STUDY TEXT:
+---+

The opinion of the court was delivered by: Mishler, District Judge.


Defendant moves for summary judgment, dismissing the complaint. Plaintiff opposes the motion.


The following facts are undisputed or conceded:

Plaintiff, Elroy Enterprises, Inc. ("Elroy"), is a New York corporation. Defendant, Roadway Express, Inc. ("Roadway"), is an interstate motor carrier engaged in the business of transporting goods.

In May 1987, Elroy and Roadway entered into an agreement whereby Roadway was to ship cartons containing records and tapes from Port Washington, New York, to WEA Central Returns ("WEA") in Bensonville, Illinois. The two shipments were delivered to WEA on May 12 and 21, 1987. WEA executed delivery receipts, noting that the shipments were "received subject to count and examination." (Roadway's 3(g) statement, Exhs. C and D).

+---+

EXTRACTED INFORMATION:
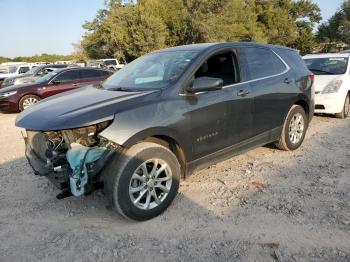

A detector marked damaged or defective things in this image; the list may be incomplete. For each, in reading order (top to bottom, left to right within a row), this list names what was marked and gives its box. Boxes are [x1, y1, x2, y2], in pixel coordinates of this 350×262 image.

crumpled hood [314, 74, 344, 92]
crumpled hood [16, 85, 157, 131]
damaged front end [23, 122, 119, 200]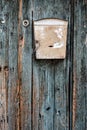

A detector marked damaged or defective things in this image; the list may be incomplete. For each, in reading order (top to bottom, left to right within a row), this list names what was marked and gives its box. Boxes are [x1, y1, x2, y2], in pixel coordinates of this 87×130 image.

rusty mailbox [33, 18, 67, 59]
peeling paint on mailbox [33, 18, 67, 59]
rusted metal surface [34, 18, 68, 59]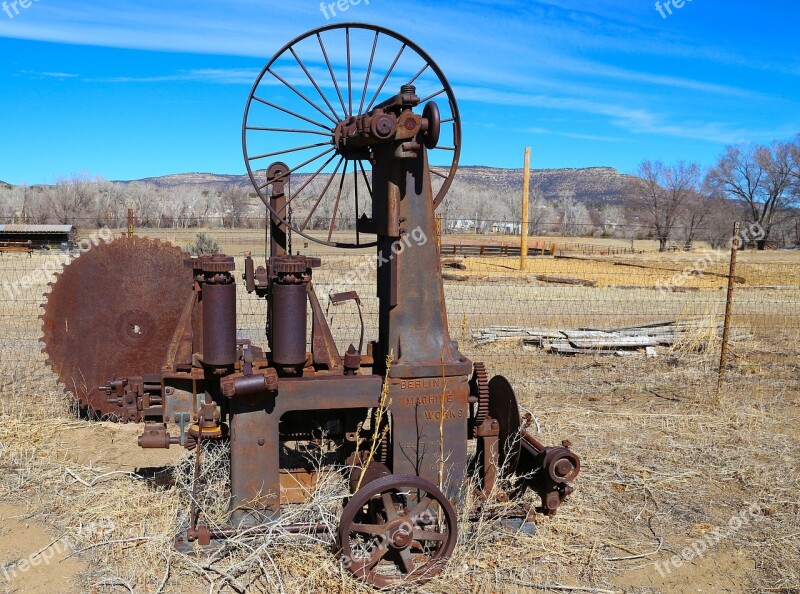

+---+

TASK DIRECTIONS: Copy the court opinion word for word, everything from "The opinion of" down to "opposes the motion.".

OUTPUT OF THE TASK:
The opinion of the court was delivered by: Mishler, District Judge.


Defendant moves for summary judgment, dismissing the complaint. Plaintiff opposes the motion.